If you have been around AI dev Twitter in the last year, you have heard the letters MCP roughly four thousand times. People drop it into sentences like everyone already knows what it means, and you nod along while quietly Googling it under the table. I have been there. So here is the friendly version I wish someone had handed me before I went digging through the spec.
MCP is the boring infrastructure that makes AI assistants actually useful inside real systems. That is the whole pitch. It is not a model, it is not a framework, it is not a new way to do prompts. It is the wiring.
The one-paragraph definition
The Model Context Protocol is a small JSON-RPC protocol where servers expose tools, resources, and prompts that an LLM client can call. A client (Claude Desktop, an IDE, your custom agent) connects to one or more MCP servers, asks them what they offer, and then lets the model use those capabilities during a conversation. That is it. The whole thing fits in your head in about an afternoon.
What MCP is not
This part trips people up, so let us clear it up first.
- It is not a vector store. MCP does not embed anything or do retrieval on its own. You can build a server that wraps a vector store, but the protocol itself has zero opinions about embeddings.
- It is not a chat protocol. The conversation between user and model still happens wherever it always happened. MCP only describes how the model reaches out to external capabilities.
- It is not OpenAI-style function calling. Close cousin though. Function calling is a per-request convention baked into one provider. MCP is a standalone protocol that any client and any server can speak, with discovery, lifecycle, and transport baked in.
The three primitives
Everything in MCP boils down to three things a server can offer.
Tools. Things the agent can call. A tool has a name, a JSON schema for its arguments, and a description. The model picks one, fills in the args, the server runs it, and returns a result. Think send_email, create_issue, query_database.
Resources. Things the agent can read. A resource has a URI and some content behind it. The model can list resources or fetch a specific one. Think files, log entries, rows from a table, the current weather. Read-only by design.
Prompts. Templates the agent loads. A prompt is a named, parameterised message template the server provides, so the client can offer it as a slash command or a shortcut. Useful for things like summarise_pr or draft_release_notes where you want a consistent starting point.
That is the whole vocabulary. Tools, resources, prompts. Once you see those three buckets, every MCP server you meet stops feeling magical.
Two examples in prose
Picture an MCP server that wraps your Postgres database. It exposes a handful of tools: list_tables, describe_table, run_query. The model can now answer questions like "how many orders shipped last week" by actually asking your database, instead of guessing from training data that may or may not know your schema exists.
Now picture another one that wraps your local git repo. It exposes resources for every file in the working tree and tools for things like git_log or git_diff. Suddenly Claude can read your repo the way you would, scroll through history, and quote real code back at you instead of hallucinating import paths.
Same protocol, completely different capabilities, no custom integration on the client side.
Transports
MCP supports a few ways for client and server to talk.

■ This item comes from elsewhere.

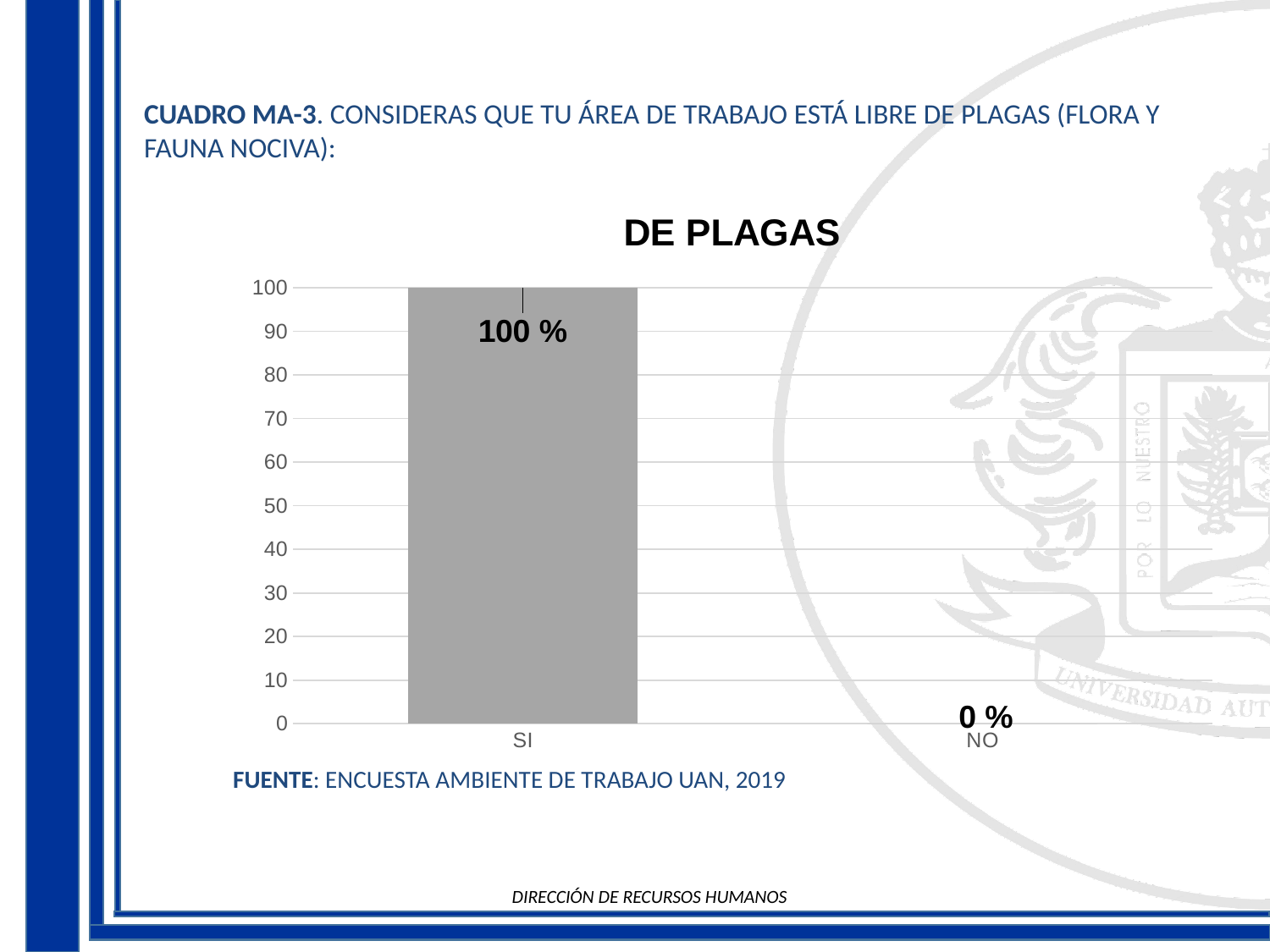
Which category has the lowest value? NO How many categories are shown on the x axis? 2 Which is larger, the value for SI or the value for NO? SI Which category has the highest value? SI What is the highest value shown on the y axis? 100 What is the value for SI? 100 % What is the title of the chart? DE PLAGAS Is the value for SI greater or less than 50? greater What is the value for NO? 0 % What is the difference between the values for SI and NO? 100 % Do the values rise or fall from SI to NO? fall What kind of chart is shown on the slide? bar chart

- stdio for local servers. The client spawns the server as a subprocess and they exchange JSON-RPC over standard in and standard out. Great for tools that run on your machine.
- HTTP plus SSE for remote servers. The original remote transport, server-sent events for the streaming side.
- Streamable HTTP, the newer transport that landed in 2025 and is now the recommended option for remote servers. Single HTTP endpoint, cleaner semantics, easier to deploy behind a normal load balancer.
For most people writing their first MCP server, stdio is the easiest way to get going. You ship a binary or a Node script, point your client at it, and you are done.
The typical install day
Adding an MCP server to a client usually looks the same everywhere. Clone or install the server, add a small block to your config file (Claude Desktop uses claude_desktop_config.json, IDEs have their own equivalents) with the command and any environment variables, restart the client, and the new tools just show up in your session. No model retraining, no plugin store, no approval process. If the server speaks the protocol, the client can use it.
Why any of this matters
Before MCP, every assistant had its own bespoke way of plugging into external systems. You wrote a custom integration for each one and prayed nothing changed. MCP is the boring layer that makes those integrations portable. Write one server, use it from Claude, from your IDE, from whatever new agent framework lands next month.
That is the quiet superpower here. MCP is what turns Claude from "chat with a really good dictionary" into "I can read your repo, query your database, and run your tools". Same model, completely different job.
If you have been putting off learning it because the name sounds like enterprise middleware, do not. It is genuinely small, genuinely useful, and an afternoon with the spec plus one toy server will take you most of the way there.